Grier looked up, determined to nip whatever preconceived notions they’d walked in with firmly in the bud. “Everything we do here is a secret, just so you know. This is a confidential exchange of information that I wouldn’t share for two reasons. First, because it’s wrong. Second, because I could lose my license if I went around talking about my clients’ returns. All that said, I’m not quite following all the secrecy around names.”

“I sound like a cocktail waitress,” Chooch said, then added, “And Hooch is named after the shitty president who got us into the Great Depression.”

“You’d look awfully cute in a bunny outfit,” Hooch guffawed, and leaned over to give his wife a big smacking kiss on the cheek.

Grier wasn’t sure what the protocol here was as corporate tax clients rarely brought anyone along to the audit and, if they did, it certainly wasn’t to make googly eyes at them. With stoic reserve, she did her best to ignore the comments across the table and just kept typing. “Okay. Next step is your address.”

They made it through the next five minutes with relatively few comments and a minimum of fuss, although Grier figured she would have to live for a long time with the image of them discussing the joys of naked hot tubbing at their mountain cabin in Tahoe.

Grier looked up from the keyboard with a smile. “Okay. That wasn’t too bad. Why don’t you hand me those receipts and we’ll get started.”

Before the words were even out of her mouth, Chooch and Hooch had their shoe boxes open and upside down. As a mountain of receipts spilled onto the table, Grier held back the small scream that crawled up her throat.

“We left the other boxes in the car.”

“Other?”

“Well, yeah.” Hooch nodded, his gaze solemn and strangely knowing. “We didn’t want to scare you off before we got started.”

*    *    *

 

“How’s it going?” Avery asked.

Grier held up a hand as she walked through the swinging doors of the Indigo Blue’s kitchen. “You do not get to ask me that, especially since I know you’ve been spying on me with the conference room camera.”

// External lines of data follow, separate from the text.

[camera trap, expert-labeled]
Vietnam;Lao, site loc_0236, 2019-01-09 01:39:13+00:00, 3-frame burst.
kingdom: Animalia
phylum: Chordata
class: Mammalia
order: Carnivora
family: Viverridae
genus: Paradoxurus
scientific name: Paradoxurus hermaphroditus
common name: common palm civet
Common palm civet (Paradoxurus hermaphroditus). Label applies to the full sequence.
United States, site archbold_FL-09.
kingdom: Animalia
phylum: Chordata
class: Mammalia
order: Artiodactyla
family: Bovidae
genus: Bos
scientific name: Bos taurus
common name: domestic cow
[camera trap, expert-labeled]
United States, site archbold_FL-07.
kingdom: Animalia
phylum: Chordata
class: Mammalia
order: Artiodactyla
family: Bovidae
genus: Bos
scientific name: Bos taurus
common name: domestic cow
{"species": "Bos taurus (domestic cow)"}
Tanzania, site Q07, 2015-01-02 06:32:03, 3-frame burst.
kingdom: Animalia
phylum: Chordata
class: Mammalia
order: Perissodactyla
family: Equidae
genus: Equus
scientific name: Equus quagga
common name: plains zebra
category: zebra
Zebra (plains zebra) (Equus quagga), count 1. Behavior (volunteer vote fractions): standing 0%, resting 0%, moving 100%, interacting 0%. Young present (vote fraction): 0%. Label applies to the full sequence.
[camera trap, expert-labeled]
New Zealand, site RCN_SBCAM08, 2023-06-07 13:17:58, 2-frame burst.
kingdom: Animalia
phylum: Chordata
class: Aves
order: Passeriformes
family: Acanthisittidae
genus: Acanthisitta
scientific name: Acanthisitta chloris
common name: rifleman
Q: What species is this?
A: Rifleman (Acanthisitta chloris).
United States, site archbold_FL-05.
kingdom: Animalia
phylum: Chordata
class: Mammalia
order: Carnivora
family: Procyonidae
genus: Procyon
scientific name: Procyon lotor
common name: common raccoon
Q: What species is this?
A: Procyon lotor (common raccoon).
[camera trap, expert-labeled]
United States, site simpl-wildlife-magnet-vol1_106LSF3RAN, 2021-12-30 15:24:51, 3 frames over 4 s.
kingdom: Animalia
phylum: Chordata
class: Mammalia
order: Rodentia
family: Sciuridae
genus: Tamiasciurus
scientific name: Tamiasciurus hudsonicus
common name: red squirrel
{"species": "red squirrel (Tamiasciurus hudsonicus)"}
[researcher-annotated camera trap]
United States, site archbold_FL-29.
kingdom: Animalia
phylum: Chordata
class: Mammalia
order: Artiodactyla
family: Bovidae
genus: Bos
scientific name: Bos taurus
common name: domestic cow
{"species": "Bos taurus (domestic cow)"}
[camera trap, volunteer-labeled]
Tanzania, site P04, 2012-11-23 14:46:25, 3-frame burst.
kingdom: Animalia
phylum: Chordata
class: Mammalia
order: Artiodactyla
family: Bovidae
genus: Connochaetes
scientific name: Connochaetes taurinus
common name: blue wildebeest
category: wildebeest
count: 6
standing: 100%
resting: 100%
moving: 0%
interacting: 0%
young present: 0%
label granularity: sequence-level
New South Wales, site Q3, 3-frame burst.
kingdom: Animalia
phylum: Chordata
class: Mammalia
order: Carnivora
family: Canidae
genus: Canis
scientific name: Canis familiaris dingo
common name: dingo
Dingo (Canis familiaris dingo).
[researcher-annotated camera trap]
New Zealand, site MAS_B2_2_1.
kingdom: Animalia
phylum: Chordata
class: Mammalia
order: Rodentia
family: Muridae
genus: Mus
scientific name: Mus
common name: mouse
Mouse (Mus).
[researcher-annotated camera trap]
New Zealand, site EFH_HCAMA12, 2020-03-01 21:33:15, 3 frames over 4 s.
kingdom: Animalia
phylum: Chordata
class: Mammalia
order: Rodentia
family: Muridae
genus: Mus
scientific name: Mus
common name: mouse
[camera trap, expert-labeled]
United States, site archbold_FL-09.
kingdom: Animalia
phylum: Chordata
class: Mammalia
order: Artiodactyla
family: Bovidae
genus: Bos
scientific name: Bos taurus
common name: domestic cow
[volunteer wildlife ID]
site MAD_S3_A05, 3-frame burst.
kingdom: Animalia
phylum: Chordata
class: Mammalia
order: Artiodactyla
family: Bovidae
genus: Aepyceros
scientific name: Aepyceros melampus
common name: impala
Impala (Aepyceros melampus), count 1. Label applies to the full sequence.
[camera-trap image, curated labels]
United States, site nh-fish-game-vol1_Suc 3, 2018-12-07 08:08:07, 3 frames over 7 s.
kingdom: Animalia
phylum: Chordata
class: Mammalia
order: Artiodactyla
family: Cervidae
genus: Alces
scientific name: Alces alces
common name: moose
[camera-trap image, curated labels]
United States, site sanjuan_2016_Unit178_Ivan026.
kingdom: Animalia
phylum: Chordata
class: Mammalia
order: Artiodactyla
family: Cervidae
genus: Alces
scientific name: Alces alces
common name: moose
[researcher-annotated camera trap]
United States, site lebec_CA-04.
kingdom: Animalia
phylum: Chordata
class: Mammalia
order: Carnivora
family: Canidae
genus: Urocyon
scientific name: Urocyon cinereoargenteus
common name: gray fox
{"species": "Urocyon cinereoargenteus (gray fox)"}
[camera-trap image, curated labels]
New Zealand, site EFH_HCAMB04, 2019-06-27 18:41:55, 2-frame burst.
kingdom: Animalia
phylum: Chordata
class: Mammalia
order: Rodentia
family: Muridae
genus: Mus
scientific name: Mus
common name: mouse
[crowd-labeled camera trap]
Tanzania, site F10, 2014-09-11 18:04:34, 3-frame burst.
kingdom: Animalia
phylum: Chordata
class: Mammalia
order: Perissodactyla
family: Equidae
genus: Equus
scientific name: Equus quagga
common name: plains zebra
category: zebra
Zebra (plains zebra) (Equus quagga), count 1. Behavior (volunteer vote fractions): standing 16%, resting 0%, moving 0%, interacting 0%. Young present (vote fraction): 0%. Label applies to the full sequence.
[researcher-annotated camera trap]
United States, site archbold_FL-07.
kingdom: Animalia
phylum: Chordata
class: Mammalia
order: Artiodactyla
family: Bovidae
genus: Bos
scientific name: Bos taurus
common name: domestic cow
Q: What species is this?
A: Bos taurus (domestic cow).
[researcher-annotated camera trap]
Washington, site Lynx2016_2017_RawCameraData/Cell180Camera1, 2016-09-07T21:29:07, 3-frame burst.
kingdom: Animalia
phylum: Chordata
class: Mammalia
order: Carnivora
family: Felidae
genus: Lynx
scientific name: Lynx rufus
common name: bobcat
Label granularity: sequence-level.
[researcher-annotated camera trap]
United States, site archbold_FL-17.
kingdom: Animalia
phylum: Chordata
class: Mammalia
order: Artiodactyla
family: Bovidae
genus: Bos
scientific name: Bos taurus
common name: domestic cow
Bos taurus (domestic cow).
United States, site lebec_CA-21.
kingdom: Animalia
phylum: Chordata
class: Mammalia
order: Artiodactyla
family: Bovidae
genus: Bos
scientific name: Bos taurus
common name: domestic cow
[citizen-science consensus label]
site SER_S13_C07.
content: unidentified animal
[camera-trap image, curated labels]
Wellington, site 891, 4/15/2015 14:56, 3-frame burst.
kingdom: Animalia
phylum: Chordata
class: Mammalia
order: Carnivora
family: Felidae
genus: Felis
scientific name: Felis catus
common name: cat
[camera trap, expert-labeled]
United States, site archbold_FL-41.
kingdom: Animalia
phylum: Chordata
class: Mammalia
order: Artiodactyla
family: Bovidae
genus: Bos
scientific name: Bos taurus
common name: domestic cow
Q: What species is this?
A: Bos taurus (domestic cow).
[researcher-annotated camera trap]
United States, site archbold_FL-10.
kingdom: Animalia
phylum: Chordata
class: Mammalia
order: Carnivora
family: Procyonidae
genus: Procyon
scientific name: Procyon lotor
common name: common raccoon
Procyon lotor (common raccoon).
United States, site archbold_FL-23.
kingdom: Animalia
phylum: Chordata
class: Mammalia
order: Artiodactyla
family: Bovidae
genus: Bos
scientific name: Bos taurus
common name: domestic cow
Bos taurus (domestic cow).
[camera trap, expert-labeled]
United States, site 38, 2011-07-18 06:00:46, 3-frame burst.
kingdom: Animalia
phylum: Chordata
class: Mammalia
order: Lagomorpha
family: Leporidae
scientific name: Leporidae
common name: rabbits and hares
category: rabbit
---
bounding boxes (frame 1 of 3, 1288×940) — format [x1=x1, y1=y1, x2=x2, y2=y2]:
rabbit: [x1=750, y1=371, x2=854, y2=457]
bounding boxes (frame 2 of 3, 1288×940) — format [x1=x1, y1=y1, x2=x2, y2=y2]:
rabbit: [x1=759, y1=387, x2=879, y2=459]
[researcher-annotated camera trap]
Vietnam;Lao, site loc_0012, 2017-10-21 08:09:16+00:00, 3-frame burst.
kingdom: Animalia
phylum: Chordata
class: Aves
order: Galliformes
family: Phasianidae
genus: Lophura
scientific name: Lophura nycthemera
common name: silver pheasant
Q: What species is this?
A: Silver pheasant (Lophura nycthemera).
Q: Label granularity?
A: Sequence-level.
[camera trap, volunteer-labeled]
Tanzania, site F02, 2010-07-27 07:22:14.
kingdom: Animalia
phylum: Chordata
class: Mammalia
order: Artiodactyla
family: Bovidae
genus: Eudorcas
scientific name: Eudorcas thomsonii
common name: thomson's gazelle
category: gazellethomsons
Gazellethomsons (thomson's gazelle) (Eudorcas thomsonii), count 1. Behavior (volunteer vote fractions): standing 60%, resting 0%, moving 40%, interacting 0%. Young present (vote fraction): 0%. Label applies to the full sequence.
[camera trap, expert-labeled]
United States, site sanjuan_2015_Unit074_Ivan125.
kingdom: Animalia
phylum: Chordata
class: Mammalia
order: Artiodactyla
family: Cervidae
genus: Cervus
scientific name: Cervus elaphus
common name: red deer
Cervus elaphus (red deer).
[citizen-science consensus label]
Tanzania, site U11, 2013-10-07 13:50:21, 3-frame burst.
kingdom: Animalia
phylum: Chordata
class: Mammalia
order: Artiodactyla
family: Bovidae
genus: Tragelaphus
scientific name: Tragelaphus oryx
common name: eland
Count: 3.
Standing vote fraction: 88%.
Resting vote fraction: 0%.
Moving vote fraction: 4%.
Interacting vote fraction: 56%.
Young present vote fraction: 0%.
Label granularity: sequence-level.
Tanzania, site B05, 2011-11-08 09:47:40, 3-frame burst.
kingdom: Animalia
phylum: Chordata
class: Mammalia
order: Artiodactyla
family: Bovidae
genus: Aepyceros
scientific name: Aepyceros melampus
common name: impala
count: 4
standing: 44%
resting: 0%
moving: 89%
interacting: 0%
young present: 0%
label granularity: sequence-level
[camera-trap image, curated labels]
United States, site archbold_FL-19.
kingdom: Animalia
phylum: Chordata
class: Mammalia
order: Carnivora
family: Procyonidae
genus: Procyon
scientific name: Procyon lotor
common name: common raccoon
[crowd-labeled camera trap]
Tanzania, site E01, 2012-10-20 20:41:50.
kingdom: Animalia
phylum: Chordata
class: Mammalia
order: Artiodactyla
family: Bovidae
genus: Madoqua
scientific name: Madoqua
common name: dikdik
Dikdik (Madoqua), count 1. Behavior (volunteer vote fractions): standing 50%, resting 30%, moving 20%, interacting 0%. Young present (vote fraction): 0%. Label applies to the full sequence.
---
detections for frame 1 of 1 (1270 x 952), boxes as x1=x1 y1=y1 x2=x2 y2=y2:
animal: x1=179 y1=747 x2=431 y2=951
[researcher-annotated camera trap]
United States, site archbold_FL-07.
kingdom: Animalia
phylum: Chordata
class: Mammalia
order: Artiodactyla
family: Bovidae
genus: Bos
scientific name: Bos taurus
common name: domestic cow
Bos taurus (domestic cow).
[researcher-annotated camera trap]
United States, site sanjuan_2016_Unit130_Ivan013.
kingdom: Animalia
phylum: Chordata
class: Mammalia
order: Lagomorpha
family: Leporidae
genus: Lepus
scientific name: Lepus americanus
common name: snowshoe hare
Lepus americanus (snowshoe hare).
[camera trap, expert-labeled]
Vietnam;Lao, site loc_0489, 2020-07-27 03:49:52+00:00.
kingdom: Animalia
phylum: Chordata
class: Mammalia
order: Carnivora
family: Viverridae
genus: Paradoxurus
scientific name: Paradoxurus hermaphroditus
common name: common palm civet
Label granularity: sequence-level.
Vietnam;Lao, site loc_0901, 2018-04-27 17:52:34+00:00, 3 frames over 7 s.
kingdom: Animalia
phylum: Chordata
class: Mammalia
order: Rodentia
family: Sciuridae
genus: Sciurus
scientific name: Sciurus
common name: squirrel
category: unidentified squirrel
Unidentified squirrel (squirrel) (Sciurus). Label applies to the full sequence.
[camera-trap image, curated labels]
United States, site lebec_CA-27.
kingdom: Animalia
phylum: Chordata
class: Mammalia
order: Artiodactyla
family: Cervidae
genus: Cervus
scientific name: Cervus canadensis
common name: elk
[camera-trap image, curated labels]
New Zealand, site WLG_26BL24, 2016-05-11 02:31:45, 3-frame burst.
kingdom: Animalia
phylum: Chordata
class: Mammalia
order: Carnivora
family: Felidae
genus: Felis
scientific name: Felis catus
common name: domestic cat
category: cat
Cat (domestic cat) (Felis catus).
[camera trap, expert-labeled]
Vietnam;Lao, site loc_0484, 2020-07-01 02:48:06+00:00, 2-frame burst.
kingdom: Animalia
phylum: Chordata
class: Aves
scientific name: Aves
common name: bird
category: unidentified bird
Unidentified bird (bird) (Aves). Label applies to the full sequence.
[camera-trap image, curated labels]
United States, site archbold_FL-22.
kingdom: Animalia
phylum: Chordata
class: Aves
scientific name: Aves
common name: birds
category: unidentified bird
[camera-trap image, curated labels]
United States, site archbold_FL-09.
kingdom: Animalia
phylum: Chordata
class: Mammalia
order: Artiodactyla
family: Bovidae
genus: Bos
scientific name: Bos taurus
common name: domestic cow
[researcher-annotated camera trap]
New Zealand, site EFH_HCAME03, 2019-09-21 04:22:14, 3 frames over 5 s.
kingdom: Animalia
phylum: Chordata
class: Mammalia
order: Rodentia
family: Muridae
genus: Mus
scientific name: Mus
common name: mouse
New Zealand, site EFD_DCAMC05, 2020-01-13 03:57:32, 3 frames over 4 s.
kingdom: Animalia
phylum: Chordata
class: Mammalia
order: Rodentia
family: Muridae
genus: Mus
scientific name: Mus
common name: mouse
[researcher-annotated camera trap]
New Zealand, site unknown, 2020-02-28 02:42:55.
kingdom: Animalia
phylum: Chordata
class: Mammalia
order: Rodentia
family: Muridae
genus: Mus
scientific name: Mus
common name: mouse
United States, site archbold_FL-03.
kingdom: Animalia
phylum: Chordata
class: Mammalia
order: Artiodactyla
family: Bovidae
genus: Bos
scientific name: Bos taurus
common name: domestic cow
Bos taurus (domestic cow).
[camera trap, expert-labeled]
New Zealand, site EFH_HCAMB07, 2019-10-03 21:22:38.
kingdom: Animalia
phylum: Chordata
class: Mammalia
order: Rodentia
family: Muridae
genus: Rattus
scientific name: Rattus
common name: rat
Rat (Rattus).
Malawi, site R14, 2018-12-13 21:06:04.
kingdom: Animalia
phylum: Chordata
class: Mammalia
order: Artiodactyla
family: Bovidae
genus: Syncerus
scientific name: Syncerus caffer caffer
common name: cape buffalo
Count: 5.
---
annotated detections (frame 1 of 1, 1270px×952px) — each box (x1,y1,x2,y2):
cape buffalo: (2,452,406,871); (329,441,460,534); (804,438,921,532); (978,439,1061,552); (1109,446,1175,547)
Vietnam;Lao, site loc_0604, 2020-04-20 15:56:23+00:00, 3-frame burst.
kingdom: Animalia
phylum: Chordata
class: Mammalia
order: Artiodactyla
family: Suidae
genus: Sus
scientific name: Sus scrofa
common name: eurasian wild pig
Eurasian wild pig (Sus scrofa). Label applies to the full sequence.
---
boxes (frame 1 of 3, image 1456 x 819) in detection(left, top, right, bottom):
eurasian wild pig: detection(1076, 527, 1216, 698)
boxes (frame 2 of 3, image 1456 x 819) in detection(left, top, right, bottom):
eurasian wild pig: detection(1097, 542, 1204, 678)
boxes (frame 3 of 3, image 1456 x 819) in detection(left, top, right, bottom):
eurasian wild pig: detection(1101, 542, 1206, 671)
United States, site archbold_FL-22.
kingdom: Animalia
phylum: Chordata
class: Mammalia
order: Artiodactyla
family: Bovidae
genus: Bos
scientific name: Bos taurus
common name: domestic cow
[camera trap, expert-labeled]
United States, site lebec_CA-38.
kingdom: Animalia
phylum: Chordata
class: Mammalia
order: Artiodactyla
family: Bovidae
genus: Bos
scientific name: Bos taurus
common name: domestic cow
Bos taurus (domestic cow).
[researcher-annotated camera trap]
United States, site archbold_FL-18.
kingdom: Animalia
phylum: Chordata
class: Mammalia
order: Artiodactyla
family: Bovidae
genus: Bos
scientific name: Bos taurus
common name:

“It didn’t look that bad, until Hooch dumped that fourth box on the table.”

Grier snagged a Coke out of the Subzero. “Do not make me breach my professional ethics by groaning and/or agreeing with you.”

“Seeing as how Hooch cackled his way through the lobby about all five shoe boxes and how he wouldn’t have to be going through any of them this year, I think you’re safe.”

“They are eccentric—I’ll give them that.”

“And proof positive of something my grandmother always said. There is a lid for every pot.”

The Coke opened with a satisfying pop as Grier snagged a few slices of bread off the counter and moved to stand next to Avery. “Thank God.”

Avery hip bumped her before passing over a bowl of egg salad she’d just finished stirring up. “I’ve got some file folders in the office if that will help.”

“I’m not confident an entire filing cabinet would help, but I’ll take what I can get.”

They moved to a small table with their sandwiches and sat in companionable silence for a few minutes.

“Did you get what Jack said last night?”

Grier glanced up. “About what?”

“About Ronnie being afraid of Roman. Do you think that’s true?”

Grier hedged on saying anything that might hurt Avery, but she also couldn’t bring herself to lie. “I can see Roman being an imposing figure for the other men around here. Sure.”

“Do you think that’s why I can’t seem to get a date?”

“Do
you
think that’s the reason?”

Avery reached down and toyed with the edge of her napkin, tearing off small pieces. “I didn’t think it was, but I’m starting to wonder.”

“Have you been interested in any of the men in town?”

“No one’s quite blown my skirt up, but I wouldn’t say no to a date now and again. But no one ever seems to ask. So it got me wondering after Jack said what he said.”

“Well, you could certainly go out with Ronnie if you had a mind to.”